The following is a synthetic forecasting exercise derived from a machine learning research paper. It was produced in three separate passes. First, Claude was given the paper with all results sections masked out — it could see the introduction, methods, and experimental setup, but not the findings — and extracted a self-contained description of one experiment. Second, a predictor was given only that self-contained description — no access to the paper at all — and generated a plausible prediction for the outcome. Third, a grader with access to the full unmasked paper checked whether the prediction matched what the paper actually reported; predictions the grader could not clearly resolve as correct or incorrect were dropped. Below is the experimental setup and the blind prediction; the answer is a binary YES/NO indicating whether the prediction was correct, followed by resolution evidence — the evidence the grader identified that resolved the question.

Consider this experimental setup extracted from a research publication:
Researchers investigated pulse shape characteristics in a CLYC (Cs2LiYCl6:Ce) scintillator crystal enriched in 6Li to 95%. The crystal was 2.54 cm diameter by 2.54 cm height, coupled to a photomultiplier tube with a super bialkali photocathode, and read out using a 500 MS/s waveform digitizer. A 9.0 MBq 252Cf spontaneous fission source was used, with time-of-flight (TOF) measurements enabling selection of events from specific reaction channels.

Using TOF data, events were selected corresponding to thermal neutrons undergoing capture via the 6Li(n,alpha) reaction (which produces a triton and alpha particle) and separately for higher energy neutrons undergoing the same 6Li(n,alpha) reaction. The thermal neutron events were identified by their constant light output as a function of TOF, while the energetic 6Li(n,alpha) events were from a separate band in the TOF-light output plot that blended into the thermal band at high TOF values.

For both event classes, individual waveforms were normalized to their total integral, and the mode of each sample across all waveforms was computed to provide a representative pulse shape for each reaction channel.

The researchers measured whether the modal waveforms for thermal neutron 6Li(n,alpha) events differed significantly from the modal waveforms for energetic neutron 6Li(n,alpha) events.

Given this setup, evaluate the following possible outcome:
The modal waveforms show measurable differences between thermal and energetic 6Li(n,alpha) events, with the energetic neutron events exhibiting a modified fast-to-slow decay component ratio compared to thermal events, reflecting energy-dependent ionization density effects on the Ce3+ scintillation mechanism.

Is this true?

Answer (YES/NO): NO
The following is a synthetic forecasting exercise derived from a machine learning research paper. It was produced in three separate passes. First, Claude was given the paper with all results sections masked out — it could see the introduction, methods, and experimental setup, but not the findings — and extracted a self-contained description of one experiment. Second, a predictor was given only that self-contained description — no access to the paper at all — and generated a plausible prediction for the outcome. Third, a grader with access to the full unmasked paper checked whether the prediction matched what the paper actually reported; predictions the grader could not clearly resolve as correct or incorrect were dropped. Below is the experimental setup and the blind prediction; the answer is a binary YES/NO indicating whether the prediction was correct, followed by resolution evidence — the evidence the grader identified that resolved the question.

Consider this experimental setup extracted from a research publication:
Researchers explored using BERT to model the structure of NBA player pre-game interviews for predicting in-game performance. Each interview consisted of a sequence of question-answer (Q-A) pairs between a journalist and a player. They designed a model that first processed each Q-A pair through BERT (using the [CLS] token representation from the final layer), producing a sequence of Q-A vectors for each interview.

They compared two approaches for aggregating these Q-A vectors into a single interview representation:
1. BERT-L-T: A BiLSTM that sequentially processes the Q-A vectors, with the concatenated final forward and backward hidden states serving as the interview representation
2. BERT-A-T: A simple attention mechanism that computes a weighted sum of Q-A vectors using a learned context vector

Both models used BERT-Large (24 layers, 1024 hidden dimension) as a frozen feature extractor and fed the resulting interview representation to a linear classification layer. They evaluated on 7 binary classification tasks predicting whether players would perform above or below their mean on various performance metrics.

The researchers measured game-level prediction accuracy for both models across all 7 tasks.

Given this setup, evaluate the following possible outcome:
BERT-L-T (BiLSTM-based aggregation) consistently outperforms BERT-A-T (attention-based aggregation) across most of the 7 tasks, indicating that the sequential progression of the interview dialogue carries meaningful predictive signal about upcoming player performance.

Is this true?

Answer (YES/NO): NO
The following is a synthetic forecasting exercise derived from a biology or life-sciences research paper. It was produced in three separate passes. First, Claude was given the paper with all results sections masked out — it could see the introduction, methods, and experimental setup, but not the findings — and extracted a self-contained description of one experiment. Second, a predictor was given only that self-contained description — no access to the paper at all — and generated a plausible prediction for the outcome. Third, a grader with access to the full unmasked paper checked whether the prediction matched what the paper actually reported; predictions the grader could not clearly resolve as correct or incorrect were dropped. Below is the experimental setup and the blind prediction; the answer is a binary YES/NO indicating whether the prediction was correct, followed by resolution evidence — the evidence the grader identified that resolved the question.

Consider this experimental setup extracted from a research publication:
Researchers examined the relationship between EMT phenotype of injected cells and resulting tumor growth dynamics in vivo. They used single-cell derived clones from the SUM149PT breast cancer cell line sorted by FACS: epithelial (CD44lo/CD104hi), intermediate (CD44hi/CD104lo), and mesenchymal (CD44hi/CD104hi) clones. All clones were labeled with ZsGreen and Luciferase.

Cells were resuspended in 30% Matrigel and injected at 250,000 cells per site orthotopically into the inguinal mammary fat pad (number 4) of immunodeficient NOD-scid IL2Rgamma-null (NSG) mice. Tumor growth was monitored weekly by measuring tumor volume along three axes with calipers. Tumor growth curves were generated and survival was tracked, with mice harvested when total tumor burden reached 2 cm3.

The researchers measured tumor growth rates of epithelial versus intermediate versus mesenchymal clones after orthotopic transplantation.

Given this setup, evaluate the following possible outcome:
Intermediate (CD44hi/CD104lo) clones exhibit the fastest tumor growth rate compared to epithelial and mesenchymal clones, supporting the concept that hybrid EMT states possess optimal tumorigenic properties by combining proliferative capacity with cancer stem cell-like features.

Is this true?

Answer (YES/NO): YES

##############################

» **AIM OF THE TASK**:
Which lines of the records above hold the word "clones"? Copy each of them.

» **COMPLETED EXERCISE**:
Researchers examined the relationship between EMT phenotype of injected cells and resulting tumor growth dynamics in vivo. They used single-cell derived clones from the SUM149PT breast cancer cell line sorted by FACS: epithelial (CD44lo/CD104hi), intermediate (CD44hi/CD104lo), and mesenchymal (CD44hi/CD104hi) clones. All clones were labeled with ZsGreen and Luciferase.
The researchers measured tumor growth rates of epithelial versus intermediate versus mesenchymal clones after orthotopic transplantation.
Intermediate (CD44hi/CD104lo) clones exhibit the fastest tumor growth rate compared to epithelial and mesenchymal clones, supporting the concept that hybrid EMT states possess optimal tumorigenic properties by combining proliferative capacity with cancer stem cell-like features.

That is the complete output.